Los cactus enormes, el árido desierto, el mar cómo limite último, espacios que describen las angustias de una treintañera que sobrevive en lugar de vivir y de una aspirante a adulta que no sabe cómo encender el fuego de los sentimientos. Cada una a su manera, descontando millas hacía un destino incierto, las dos van aprendiendo a llevarse mejor entre ellas y consigo mismas y conquistan los territorios del autoconocimiento mientras protagonizan episodios entre surrealistas y entrañables.

La directora Beatriz Sanchís presenta su largometraje 'The Gigantes'. Daniel Pérez Efe

The Gigantes no ofrece grandes revelaciones ni busca la apoteosis de la emoción, su épica es la de la intimidad y sus modos los de la sutileza: Esmeralda fotografía los pechos de JJ que duerme, semidesnuda, en el asiento de la camioneta, acto seguido se da la vuelta y de espaldas a su objeto de deseo se masturba apoyada en la puerta, mirando, bajo la noche, la imagen que acaba de tomar; una manera pudorosa y elegante de filmar un despertar sexual que se contrapone a la impotencia afectiva que siente (y que sufre) la adolescente.

Alejándose de Beatriz Sanchís, Ibon Cormezana entiende el paisaje como espectáculo natural. Al menos eso se colige viendo La cima, película que se mueve entre el bergfilm, el auto sacramental y el melodrama trasnochado y que narra la aventura de una alpinista impaciente por coronar el Annapurna más como fase final de superación de un duelo que como hazaña deportiva.

Lastrado por sus problemas de sonido -hay diálogos directamente inaudibles- y por la pertinaz musicalización de casi cada secuencia en aras de forzar una emoción que aflora, precisamente, cuando la banda de sonido queda limpia, el quinto largometraje del productor y director vasco no consigue darle vuelo a un planteamiento interesante y poco explorado por el cine español –un doble rescate en las cumbres– y termina encuadernando un álbum lleno de cromos repetidos que solo cobra interés en esos aislados pulsos físicos que mantienen Javier Rey y Patricia López Arnaiz (la escalada vertical) y, sobre todo, en un plano final que demuestra, una vez más, la capacidad que tiene la actriz vitoriana para infundir verdad a sus personajes.

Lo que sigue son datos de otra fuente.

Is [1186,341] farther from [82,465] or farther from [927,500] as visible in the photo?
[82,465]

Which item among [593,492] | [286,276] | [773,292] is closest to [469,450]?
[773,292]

El director Ibon Cormenzana, junto a los actores Patricia López Arnaiz y Javier Rey. Daniel Pérez Efe

Tampoco lo tiene fácil Juana Acosta en Llegaron de noche, última película del veterano Imanol Uribe sobre la única testigo del asesinato de seis sacerdotes jesuitas, amén de profesores universitarios, y dos empleadas que tuvo lugar durante la madrugada del 16 de noviembre de 1989 en la Universidad Centroamericana José Simeón Cañas (UCA) en un San Salvador azotado por la guerra civil.

La actriz colombiana interpreta a Lucía, testigo ocular de la matanza, una mujer que, en contra de sus deseos, inicia una odisea que la llevara a ella y a su familia a recluirse en Miami en busca de seguridad. Desde allí, y sin saberlo, su búsqueda de justicia supondrá el inicio de una pelea contra el orden geopolítico imperante, pues Estados Unidos se encarga de tutelar, a través de su red de diplomáticos y del FBI, todo el proceso testimonial para evitar que salga a la luz una verdad (que fue el ejército quien causó la masacre y se la adjudicó a la guerrilla) contraria a sus intereses en la región.

Sin embargo, los esfuerzos de Acosta no son suficientes para sobrellevar la carga del filme, con ese tono monocorde de sumario judicial leído por una Alexa baja de batería y la ruptura de la cronología de unos hechos que solo aporta confusión y que carece de cualquier valor dramático y/o expresivo. Y es que, en ocasiones, el peso de la historia deja de ser el sostén que justifica una película para que convertirse en el lastre que la hunde.